On the upper floor of the 1935 extension at the rear are a kitchen, living area, bathroom and toilet. At its front over the garage space are two bedrooms, one of which has been enlarged to include the corridor space that led to the balcony on New Street. The upper level of the 1953 extension contains bedroom and training spaces, while that from 1976 contains bedrooms and a balcony.

Other than the internal stair, access is gained to this upper floor balcony via an external steel staircase. The floor levels differ between the later extensions and the 1935 building core, the former being lower.

The fireplace in the upper level living room retains its original Wunderlich glazed brick and rendered concrete surround. The kitchen, bathroom and toilet fittings are not original. The front two bedrooms have built-in wardrobes, while the former third bedroom is used as a storeroom. All internal walls and ceilings are clad in fibrous cement sheeting. Ceilings throughout the upper level are 3.2 m high. The areas on the first floor of the 1953 addition are accessed via doors cut out of the original window openings in the north-western wall of the 1935 building.

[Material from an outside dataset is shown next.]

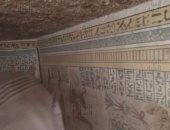 صور.. ضبط تشكيل عصابى فى سوهاج قبل نهب 3 مقابر أثرية بالكوثر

The opening between the lounge and the training room has been widened to accommodate two six-light French doors with opaque textured glass.

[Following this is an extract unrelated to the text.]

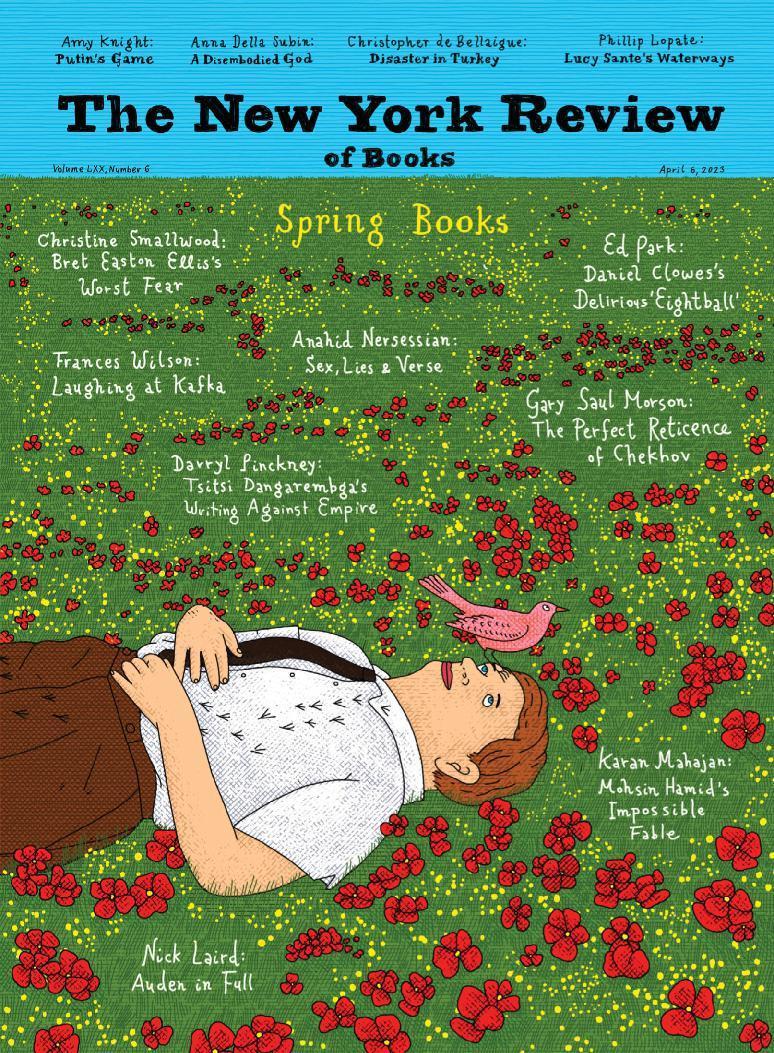 New York Review of Books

Vehicular access is either via New Street along the north-eastern side of the fire station or through double gates on Starlings Lane.

== Heritage listing ==
Dalby Fire Station was listed on the Queensland Heritage Register on 8 October 2010 having satisfied the following criteria.

The place is important in demonstrating the evolution or pattern of Queensland's history.

The 1935 core of the Dalby Fire Station, comprising a two-storey brick, steel and concrete structure with a classically influenced street facade, is the oldest surviving, and longest operating, fire station in regional Queensland. The 1935 building core, with its 1953 and 1976 extensions, demonstrate the evolution of fire fighting services in the state's regional towns.

The place is important in demonstrating the principal characteristics of a particular class of cultural places.

The Dalby Fire Station demonstrates the principal characteristics of a regional interwar fire station including: a central location in the town; ground floor accommodation for the fire appliances and operational facilities; and first floor living accommodation for the chief fire officer. The 1935 Dalby Fire Station core and its 1953 and 1976 additions exemplify the evolving functions of a regional fire brigade which has operated continuously from this New Street site since 1920.